** BEGIN Document section **

# deep learning notes(neural network foundation)

this note will include:

• neural network foundation
• coding notes
• avoid bugs precautions
• questions like ‘why use … ?’

neural network foundation
(take classify question as an example)

1. logistic regression
2. lost function
3. cost function
4. back propagation: calculate derivative of each params and update them
5. neural network: every layer has input z and output a neuron from this link lecture 3.3 what happened in every layer from this link lecture 3.3

6. activative function
1. sigmoid (0,1)
2. tanh (-1, -1)
in hidden layer, tanh seems better than sigmoid because the range is between -1 and 1, so the average value is closer to 0. But for out put layer, sigmoid will be better because it makes sense for y hat(output) to be a number between 0 and 1
3. ReLU(rectified linear unit): a = max(z, 0). if z is very large or very small, the slope of the function will end up being close to zero, so it will slow down gradient descent. So using ReLU will accerlate the process of learning.

** END Document section **

_Required work_
Extend the deep learning notes on neural network foundations, beginning immediately after their final line on ReLU.

** BEGIN Extracted entries **

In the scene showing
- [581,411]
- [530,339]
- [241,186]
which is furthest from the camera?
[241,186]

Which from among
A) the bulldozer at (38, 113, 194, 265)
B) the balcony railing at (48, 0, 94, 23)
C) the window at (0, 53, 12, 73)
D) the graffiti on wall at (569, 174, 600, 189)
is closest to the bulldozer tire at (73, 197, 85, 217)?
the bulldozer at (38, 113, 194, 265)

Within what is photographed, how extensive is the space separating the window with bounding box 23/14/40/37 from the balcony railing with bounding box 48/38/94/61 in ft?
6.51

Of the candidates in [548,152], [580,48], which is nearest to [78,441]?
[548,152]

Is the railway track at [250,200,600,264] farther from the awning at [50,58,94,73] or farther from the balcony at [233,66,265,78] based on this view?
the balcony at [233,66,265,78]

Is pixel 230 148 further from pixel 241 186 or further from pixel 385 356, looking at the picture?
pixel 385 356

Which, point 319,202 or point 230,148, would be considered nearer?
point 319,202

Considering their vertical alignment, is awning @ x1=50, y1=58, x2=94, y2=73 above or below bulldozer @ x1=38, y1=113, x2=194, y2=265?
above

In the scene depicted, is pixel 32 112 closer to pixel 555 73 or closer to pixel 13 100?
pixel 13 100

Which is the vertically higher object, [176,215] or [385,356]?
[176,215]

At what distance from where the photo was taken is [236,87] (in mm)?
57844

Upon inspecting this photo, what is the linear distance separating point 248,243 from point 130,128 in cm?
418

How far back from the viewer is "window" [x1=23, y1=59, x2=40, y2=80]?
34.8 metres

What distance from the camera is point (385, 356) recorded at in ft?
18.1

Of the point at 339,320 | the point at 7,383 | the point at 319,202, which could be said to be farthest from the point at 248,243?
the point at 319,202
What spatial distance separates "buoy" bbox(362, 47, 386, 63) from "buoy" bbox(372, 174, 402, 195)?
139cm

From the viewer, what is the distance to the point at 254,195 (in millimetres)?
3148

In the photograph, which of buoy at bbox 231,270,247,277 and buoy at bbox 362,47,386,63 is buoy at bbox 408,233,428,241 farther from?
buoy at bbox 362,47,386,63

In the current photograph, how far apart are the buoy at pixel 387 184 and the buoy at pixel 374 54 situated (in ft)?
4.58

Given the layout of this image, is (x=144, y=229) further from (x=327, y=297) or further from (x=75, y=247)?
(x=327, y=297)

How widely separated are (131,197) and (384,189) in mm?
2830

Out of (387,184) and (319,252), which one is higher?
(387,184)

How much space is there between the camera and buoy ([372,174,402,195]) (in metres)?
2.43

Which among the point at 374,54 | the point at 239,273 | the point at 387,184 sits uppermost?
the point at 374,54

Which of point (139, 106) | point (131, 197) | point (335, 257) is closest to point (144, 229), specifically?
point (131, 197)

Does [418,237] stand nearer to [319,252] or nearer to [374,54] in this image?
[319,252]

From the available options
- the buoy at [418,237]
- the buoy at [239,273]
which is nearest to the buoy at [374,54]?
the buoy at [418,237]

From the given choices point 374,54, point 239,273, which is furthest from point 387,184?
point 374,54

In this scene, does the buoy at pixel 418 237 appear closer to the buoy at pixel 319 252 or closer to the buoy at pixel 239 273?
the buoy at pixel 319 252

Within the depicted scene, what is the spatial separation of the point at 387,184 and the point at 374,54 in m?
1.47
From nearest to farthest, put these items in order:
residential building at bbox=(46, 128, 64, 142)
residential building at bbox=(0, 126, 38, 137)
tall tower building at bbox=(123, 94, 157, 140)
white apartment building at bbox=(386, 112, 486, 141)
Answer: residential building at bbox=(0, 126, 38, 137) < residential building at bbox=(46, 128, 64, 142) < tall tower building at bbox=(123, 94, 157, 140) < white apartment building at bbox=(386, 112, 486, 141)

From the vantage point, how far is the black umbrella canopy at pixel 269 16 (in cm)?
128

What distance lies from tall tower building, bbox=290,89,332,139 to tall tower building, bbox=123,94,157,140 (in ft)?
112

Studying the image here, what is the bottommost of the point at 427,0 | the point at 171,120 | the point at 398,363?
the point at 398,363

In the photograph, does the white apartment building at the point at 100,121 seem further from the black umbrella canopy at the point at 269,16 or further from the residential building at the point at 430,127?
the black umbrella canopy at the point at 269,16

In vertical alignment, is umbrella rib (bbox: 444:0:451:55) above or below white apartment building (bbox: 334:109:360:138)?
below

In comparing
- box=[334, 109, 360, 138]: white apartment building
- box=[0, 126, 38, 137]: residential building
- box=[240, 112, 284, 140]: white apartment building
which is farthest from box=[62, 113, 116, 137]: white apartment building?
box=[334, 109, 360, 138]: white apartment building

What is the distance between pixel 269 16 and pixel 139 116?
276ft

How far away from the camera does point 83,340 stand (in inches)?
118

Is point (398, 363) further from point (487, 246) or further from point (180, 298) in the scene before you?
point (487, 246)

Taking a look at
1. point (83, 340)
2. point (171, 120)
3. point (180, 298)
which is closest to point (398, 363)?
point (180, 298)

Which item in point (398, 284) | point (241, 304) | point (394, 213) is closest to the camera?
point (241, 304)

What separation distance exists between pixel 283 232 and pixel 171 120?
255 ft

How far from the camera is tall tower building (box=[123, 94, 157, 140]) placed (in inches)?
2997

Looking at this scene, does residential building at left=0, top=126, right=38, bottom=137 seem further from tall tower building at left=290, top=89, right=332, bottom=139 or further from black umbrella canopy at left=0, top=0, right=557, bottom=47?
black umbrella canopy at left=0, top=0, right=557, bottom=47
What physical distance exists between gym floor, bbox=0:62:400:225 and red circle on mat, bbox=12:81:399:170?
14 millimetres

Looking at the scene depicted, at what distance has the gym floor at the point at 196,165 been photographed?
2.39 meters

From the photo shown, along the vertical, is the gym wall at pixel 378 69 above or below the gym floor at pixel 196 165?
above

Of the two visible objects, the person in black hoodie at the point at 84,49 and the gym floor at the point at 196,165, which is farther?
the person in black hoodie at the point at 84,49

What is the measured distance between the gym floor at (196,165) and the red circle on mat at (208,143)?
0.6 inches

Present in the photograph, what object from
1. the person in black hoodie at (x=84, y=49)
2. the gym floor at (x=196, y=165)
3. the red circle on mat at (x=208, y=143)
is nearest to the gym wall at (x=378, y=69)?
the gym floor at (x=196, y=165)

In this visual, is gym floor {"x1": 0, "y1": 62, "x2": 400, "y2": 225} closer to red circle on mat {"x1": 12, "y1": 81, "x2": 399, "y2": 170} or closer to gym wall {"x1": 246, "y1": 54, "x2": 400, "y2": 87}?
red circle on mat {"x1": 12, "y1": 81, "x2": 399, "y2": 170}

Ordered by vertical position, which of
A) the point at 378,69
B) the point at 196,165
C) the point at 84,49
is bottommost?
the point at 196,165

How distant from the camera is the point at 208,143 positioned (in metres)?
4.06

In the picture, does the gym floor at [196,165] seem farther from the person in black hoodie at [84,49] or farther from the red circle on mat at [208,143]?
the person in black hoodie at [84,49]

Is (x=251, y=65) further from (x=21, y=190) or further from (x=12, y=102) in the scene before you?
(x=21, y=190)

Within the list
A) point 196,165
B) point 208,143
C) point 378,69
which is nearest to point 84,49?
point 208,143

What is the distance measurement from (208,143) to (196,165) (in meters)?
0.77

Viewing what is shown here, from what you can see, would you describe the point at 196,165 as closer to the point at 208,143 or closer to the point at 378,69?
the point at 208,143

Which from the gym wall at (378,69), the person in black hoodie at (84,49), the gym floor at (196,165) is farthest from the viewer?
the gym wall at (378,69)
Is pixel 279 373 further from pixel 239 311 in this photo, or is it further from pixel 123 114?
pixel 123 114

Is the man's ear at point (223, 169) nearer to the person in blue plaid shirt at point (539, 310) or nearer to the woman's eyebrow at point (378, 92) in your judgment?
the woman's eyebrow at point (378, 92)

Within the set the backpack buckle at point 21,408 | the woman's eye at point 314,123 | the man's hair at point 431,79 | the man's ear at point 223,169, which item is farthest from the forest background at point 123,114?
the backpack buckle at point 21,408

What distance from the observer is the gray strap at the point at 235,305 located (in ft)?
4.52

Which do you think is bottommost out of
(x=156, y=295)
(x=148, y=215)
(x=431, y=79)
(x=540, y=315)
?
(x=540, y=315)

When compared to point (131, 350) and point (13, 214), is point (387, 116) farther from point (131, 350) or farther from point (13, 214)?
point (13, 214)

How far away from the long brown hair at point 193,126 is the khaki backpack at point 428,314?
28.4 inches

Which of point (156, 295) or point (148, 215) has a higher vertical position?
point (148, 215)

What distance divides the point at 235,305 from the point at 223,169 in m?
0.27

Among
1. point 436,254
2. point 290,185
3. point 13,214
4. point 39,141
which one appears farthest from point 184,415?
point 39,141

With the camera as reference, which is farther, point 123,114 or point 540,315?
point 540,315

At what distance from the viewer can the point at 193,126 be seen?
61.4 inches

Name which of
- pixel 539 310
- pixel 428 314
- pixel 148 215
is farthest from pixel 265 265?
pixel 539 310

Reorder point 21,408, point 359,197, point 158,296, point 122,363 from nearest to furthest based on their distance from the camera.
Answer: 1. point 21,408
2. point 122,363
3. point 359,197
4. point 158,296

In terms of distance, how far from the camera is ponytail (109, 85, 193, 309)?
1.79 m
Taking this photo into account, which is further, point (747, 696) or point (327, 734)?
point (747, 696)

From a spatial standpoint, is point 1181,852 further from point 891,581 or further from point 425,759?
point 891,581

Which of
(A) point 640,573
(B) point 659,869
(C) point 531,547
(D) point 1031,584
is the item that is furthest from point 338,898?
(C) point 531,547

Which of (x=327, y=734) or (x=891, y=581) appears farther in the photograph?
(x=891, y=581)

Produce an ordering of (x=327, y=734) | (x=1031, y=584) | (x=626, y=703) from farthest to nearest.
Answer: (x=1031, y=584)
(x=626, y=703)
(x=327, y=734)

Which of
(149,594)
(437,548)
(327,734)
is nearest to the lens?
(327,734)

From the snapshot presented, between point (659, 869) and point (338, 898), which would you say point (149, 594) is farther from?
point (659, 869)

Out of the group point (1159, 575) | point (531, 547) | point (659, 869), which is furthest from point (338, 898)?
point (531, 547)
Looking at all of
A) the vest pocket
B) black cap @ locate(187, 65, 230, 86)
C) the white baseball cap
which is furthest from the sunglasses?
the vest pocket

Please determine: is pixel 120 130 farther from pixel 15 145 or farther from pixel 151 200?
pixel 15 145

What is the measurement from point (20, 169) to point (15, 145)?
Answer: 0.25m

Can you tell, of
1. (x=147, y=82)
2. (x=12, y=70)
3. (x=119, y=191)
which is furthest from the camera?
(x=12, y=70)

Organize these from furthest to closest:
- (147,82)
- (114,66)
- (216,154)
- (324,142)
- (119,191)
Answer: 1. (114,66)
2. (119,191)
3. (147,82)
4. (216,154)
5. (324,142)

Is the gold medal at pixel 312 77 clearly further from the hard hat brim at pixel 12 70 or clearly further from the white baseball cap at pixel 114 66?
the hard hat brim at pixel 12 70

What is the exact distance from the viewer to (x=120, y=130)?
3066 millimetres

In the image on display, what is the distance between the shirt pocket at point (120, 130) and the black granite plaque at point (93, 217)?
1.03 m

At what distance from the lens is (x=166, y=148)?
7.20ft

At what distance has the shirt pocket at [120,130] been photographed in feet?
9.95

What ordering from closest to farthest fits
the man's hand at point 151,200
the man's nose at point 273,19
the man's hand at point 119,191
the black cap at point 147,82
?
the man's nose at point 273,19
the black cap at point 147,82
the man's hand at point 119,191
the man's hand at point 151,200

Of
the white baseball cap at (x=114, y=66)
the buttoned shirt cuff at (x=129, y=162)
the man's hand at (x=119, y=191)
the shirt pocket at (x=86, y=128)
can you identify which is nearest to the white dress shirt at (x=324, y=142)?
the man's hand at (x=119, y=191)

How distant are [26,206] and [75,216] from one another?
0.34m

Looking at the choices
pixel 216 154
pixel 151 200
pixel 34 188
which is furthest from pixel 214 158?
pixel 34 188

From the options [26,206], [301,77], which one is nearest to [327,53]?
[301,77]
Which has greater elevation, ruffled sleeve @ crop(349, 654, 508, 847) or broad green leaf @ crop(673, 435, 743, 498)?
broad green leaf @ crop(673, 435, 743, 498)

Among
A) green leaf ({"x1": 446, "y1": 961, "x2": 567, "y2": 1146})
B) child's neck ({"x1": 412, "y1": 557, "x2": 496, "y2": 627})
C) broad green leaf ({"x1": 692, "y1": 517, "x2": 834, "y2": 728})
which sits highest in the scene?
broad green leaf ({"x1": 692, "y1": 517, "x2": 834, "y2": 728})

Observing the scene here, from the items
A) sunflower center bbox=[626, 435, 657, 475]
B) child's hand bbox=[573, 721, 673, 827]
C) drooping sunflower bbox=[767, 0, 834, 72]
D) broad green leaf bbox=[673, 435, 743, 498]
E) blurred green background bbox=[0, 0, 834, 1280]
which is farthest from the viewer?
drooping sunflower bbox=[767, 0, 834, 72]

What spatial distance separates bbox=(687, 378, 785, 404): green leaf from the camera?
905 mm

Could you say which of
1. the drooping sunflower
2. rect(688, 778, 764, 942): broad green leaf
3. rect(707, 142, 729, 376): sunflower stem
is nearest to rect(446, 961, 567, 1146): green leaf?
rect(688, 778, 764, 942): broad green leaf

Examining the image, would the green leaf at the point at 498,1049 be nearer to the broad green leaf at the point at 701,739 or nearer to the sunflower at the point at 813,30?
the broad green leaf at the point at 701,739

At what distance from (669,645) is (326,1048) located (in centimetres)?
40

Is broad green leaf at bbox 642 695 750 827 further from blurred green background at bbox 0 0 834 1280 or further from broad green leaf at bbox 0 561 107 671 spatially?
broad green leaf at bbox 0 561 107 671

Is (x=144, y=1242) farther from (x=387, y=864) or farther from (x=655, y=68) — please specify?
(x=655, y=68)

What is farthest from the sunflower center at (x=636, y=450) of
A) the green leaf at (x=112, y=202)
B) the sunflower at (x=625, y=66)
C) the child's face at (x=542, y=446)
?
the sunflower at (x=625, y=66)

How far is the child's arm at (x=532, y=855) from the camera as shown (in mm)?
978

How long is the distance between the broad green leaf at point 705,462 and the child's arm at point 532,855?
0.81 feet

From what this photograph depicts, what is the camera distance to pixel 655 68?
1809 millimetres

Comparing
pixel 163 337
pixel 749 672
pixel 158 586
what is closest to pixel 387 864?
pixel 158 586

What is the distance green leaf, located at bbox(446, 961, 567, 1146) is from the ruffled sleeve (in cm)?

** END Extracted entries **

_Task answer_
4. leaky ReLU: might be max(0.01z, z), difference from ReLU: when z < 0, the slope will not be 0
• tips
• if output is 0 or 1, sigmoid function maybe suitable for output layer. And for all other units on ReLU

coding notes

1. np.dot:
calculate the inner product of two array;
equal to matrix multiplication when two params are 2-D arrays (np.matmul)

2. np.exp(v)

3. np.log(v)

4. np.abs(v)

5. np.maximum(v, 0): to take the max of every element of v with 0

6. v**2: takes element-wise square of each element of v

7. np.dow(w.T, X) + b: python will transfer b to a vector

8. b = x.sum(axis=0): sum columns

9. a/b.reshape(1,4): every line of a will divide by b

10. (m,n) + (1,n): python will transfer (1,n) to (m,n) and then add them

11. avoid using for loops, since using for loop is much slower than vectorization.

avoid bugs precautions

1. a = np.random.randn(5)
shape of a will be (5,), and a.T will look the same as a. Plus, when calculate np.dot(a,a.T) we will get a number instead of an outer product or matrix
so when coding not use data structures where the shape is n or rank 1 array, generate a use np.random.randn(5,1)(5 by 1).

questions

1. why need a nonlinear activation function?

• if not use, the result can be transferred to np.matmul((w.T),x) + b, so ‘unless you throw in a non-linearity in there, then you’re not computing more interesting functions’ from this link lecture 3.7
• the only place that can use linear activation function is regression problem(y is a real number, eg. predict house prices)
2. why need deep neural networks?

• use deep neural networks can combine simple features to detect more complex things
• circuit theory(permutation, use more layer to decrease the neuron in each layer)